Ryu CW1, Park S2, Shin HS3, Koh JS3.
BACKGROUND AND PURPOSE: Despite the increasing use of stent-assisted coiling for ruptured intracranial aneurysms, there is little consensus regarding the appropriate antiplatelet administration for this. The objectives of this systematic review were to provide an overview of complications and their association with the method of antiplatelet administration in stent-assisted coiling for ruptured intracranial aneurysms.
MATERIALS AND METHODS: A comprehensive search of the literature in the data bases was conducted to identify studies reporting complications of stent-assisted coiling for ruptured intracranial aneurysms. The pooled event rate of preprocedural thromboembolisms, hemorrhages, and mortality was estimated from the selected studies. Subgroup analyses were performed by the method of antiplatelet administration (pre-, postprocedural, and modified). Meta-analysis was conducted to compare periprocedural complications and mortality between ruptured intracranial aneurysms and unruptured intracranial aneurysms.
_ _ _ _ _ _ _
— Brief —
Continue the abstract on antiplatelet use in stent-assisted coiling for ruptured aneurysms from where it stops. You won't need the items that come after this abstract.

— Data shown —
_ _ _ _ _ _ _
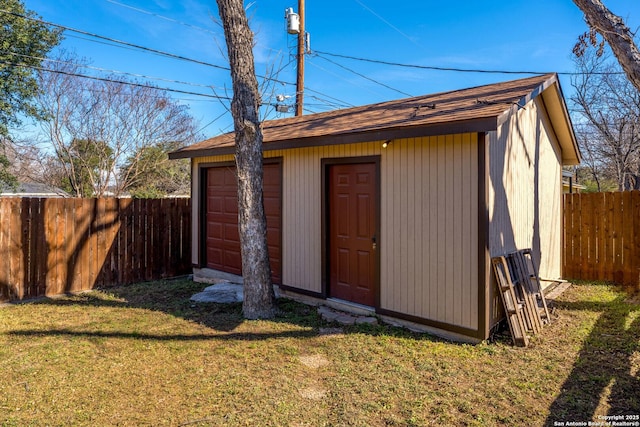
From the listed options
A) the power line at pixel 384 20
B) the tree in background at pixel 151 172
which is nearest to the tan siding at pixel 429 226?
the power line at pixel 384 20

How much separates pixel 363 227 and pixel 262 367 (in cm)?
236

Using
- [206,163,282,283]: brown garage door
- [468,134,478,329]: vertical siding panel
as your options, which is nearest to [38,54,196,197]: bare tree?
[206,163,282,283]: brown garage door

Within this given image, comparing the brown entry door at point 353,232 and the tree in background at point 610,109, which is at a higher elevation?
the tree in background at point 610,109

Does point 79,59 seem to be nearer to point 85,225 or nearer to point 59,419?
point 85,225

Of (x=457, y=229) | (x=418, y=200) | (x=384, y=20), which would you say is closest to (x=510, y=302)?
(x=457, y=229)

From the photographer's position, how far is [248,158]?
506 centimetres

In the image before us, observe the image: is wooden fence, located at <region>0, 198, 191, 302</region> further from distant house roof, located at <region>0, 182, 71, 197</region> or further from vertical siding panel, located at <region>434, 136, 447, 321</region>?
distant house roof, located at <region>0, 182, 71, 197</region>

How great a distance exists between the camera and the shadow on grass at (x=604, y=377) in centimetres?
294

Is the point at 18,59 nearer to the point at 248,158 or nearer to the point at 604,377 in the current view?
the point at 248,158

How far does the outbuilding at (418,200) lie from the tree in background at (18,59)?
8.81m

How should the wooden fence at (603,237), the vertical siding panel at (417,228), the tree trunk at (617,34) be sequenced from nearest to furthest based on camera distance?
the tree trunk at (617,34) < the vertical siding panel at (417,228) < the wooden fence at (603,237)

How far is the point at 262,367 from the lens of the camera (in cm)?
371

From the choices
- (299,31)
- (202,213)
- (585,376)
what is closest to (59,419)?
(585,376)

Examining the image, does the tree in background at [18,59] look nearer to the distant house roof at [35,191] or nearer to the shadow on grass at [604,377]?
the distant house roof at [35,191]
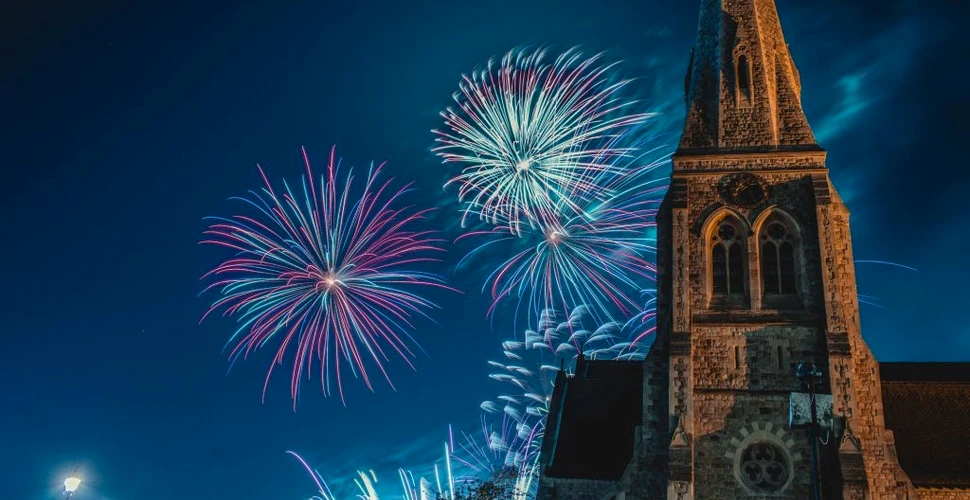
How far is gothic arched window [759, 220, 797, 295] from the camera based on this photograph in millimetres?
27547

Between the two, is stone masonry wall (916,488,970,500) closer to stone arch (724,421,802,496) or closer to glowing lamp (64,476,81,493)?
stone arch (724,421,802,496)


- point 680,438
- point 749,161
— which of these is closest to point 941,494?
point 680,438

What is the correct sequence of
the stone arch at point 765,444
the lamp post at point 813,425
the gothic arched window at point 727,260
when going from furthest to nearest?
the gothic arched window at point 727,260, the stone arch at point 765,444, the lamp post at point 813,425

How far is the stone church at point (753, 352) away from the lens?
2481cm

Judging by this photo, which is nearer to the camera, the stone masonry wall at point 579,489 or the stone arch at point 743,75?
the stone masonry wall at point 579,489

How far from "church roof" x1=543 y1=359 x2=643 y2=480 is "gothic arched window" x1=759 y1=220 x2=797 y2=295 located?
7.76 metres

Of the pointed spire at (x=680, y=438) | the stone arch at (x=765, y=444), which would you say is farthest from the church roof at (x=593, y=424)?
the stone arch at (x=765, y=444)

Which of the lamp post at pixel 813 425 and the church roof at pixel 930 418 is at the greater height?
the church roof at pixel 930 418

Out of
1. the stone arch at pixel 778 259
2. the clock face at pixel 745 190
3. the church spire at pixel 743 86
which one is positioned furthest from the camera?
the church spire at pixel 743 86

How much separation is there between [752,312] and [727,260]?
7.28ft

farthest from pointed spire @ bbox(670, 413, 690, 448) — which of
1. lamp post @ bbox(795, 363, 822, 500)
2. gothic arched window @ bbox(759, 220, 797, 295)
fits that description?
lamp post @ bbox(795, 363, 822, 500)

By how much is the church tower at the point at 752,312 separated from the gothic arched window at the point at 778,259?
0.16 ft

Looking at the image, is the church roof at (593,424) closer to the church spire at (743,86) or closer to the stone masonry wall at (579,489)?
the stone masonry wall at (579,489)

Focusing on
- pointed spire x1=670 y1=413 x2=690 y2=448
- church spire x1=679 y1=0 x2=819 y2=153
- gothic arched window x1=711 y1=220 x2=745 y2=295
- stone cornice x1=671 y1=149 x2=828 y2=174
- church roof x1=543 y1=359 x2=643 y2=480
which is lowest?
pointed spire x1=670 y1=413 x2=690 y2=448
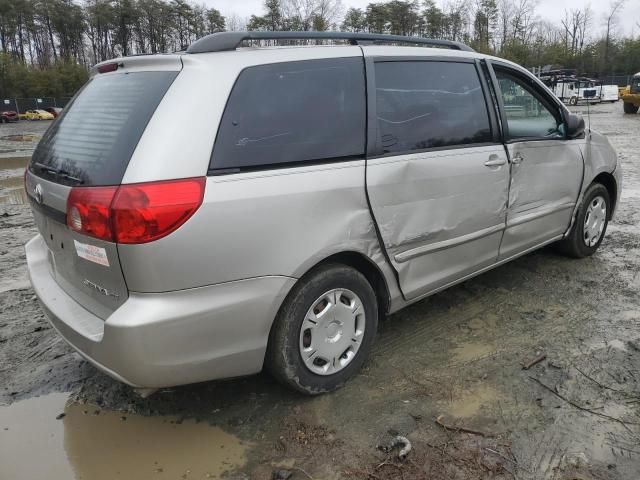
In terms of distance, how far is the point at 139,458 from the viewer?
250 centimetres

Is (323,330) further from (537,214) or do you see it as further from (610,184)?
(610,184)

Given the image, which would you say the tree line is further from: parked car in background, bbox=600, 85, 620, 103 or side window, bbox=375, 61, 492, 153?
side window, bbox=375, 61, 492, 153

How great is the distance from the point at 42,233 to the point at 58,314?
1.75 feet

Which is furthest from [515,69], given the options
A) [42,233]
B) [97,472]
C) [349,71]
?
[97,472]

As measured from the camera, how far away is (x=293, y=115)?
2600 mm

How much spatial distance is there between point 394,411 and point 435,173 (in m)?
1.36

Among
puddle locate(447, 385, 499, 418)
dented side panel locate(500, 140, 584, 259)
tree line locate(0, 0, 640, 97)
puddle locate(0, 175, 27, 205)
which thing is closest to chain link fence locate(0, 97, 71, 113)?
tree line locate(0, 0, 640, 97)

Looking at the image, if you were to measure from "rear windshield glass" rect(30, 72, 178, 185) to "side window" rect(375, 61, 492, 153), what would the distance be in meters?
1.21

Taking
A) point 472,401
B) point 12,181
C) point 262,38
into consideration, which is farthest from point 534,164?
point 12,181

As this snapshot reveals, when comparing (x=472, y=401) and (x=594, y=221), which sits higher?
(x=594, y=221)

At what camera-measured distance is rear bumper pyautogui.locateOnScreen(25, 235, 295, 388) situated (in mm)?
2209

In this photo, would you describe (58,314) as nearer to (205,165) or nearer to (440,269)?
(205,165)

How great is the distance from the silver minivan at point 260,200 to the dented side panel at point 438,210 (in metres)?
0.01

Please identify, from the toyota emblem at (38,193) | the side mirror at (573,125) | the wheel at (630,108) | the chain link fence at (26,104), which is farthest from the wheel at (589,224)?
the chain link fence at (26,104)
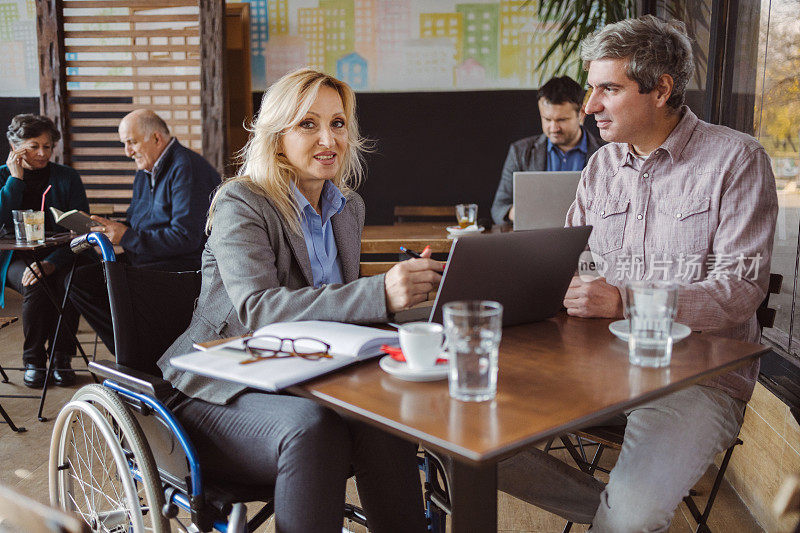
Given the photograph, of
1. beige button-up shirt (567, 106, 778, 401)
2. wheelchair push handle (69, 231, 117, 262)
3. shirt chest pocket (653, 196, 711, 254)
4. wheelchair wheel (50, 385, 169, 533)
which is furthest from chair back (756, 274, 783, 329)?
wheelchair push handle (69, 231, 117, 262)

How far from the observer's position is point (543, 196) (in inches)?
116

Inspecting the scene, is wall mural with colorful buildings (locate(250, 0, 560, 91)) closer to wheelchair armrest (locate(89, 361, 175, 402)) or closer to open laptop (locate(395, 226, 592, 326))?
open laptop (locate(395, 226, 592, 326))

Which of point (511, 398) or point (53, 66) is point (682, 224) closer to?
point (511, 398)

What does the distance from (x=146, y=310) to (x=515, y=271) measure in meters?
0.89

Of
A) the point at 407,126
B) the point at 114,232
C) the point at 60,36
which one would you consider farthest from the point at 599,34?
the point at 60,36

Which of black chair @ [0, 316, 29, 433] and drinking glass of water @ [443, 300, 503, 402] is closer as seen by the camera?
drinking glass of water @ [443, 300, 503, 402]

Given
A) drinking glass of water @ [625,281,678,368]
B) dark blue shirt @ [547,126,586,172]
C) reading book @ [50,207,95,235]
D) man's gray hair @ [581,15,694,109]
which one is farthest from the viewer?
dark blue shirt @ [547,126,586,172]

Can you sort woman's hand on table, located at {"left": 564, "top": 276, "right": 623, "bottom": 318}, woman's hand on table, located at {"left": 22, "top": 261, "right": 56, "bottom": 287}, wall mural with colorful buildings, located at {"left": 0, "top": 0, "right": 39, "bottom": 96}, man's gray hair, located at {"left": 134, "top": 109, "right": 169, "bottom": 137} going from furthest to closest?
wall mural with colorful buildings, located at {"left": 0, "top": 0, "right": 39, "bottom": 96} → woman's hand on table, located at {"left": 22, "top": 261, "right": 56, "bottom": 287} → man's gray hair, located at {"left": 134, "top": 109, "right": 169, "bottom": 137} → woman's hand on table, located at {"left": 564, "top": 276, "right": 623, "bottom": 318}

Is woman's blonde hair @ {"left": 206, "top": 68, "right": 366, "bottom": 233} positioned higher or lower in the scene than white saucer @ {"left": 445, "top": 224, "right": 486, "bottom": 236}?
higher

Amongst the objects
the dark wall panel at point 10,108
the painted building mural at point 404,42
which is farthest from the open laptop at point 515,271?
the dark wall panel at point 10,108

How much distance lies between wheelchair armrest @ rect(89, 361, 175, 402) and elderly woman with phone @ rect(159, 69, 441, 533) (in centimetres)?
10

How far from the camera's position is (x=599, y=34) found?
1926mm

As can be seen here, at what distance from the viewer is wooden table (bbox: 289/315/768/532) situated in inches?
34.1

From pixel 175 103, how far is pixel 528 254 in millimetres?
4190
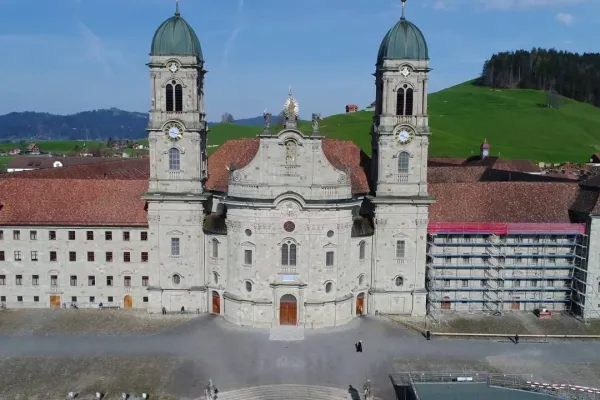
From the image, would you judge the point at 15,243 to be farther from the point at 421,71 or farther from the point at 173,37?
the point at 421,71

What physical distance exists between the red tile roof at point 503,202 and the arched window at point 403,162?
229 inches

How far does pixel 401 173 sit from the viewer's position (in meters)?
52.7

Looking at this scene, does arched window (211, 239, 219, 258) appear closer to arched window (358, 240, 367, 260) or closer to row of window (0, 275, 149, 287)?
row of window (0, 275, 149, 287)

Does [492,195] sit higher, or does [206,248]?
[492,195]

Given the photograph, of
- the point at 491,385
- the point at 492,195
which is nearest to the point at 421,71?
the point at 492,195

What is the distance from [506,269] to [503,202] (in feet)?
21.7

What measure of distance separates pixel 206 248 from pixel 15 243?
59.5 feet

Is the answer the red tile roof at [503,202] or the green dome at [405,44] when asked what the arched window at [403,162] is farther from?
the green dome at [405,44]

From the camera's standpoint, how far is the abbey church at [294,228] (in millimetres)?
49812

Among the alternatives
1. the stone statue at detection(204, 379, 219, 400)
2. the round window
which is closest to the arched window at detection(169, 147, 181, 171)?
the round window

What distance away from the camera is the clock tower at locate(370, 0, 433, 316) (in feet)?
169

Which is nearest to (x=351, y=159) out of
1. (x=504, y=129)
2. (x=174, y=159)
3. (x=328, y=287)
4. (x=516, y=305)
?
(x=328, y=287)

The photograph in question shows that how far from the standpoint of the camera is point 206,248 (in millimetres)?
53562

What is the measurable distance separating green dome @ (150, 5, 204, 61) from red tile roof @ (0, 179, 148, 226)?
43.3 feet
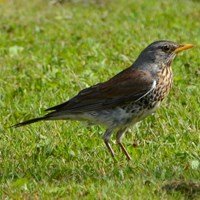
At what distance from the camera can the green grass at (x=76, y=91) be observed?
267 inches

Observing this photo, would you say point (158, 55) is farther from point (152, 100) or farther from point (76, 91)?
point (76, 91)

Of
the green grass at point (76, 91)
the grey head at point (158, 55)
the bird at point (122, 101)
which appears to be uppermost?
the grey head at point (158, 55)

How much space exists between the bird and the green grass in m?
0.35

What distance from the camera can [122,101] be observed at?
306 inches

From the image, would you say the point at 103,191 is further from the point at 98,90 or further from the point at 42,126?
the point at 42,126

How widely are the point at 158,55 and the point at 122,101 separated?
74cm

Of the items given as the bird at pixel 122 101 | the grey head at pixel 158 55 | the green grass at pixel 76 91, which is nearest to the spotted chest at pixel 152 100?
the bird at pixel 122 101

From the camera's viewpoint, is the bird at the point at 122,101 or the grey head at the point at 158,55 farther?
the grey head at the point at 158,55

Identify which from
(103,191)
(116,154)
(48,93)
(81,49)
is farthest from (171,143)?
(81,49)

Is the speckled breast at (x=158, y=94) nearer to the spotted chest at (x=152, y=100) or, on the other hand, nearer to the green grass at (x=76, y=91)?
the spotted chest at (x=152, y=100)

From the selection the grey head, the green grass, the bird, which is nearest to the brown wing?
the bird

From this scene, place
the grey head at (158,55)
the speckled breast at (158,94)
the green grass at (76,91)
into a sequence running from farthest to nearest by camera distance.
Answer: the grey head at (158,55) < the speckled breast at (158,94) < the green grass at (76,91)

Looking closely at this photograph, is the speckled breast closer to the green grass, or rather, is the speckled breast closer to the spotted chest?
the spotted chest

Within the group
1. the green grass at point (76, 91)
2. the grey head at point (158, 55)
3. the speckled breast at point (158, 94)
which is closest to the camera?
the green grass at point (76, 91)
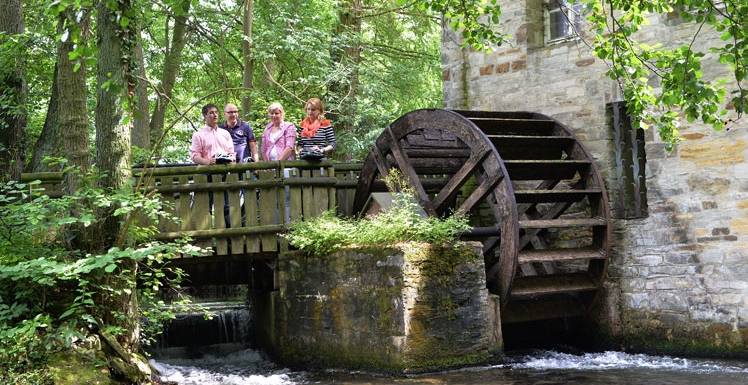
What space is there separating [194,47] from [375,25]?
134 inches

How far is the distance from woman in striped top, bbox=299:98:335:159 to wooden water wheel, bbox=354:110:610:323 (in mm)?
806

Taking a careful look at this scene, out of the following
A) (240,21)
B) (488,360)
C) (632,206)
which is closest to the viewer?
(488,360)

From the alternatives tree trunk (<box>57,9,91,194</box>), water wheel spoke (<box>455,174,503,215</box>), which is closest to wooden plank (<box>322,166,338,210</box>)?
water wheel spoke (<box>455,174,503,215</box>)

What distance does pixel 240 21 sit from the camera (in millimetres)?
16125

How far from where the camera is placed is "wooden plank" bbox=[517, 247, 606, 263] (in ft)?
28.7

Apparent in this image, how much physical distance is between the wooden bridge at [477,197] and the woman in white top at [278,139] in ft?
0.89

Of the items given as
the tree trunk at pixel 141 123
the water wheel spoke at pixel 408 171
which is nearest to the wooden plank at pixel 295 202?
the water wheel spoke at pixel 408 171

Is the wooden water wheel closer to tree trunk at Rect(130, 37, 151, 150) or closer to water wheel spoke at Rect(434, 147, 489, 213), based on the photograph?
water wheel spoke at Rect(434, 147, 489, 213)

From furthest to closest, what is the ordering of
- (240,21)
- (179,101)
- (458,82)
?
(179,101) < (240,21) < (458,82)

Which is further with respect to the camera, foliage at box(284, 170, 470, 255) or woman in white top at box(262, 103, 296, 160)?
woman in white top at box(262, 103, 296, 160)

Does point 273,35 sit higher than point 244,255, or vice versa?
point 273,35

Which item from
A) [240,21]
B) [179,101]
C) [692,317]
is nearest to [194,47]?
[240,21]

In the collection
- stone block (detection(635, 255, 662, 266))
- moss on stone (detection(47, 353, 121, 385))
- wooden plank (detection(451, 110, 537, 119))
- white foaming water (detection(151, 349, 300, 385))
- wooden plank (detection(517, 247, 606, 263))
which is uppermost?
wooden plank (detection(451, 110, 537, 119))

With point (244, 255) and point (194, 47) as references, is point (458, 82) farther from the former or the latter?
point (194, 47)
_ _ _ _ _ _ _
— Answer space —
RESULTS: Of the 8476 studies identified, 33 with 1090 patients were included. The event rates of thromboembolism and intra- and postprocedural hemorrhage were 11.2% (95% CI, 9.2%-13.6%), 5.4% (95% CI, 4.1%-7.2%), and 3.6% (95% CI, 2.6%-5.1%), respectively. Subgroup analyses of thromboembolism showed a statistically significant difference between groups (P < .05). In the preprocedural and modified antiplatelet groups, the risk for thromboembolism in stent-assisted coiling for ruptured intracranial aneurysm was not significantly different from that for unruptured intracranial aneurysm, though this risk of the postprocedural antiplatelet group was significantly higher in ruptured intracranial aneurysms than in unruptured intracranial aneurysms.
CONCLUSIONS: On the basis of current evidence, complications of stent-assisted coiling for ruptured intracranial aneurysm may be affected by the method of antiplatelet administration.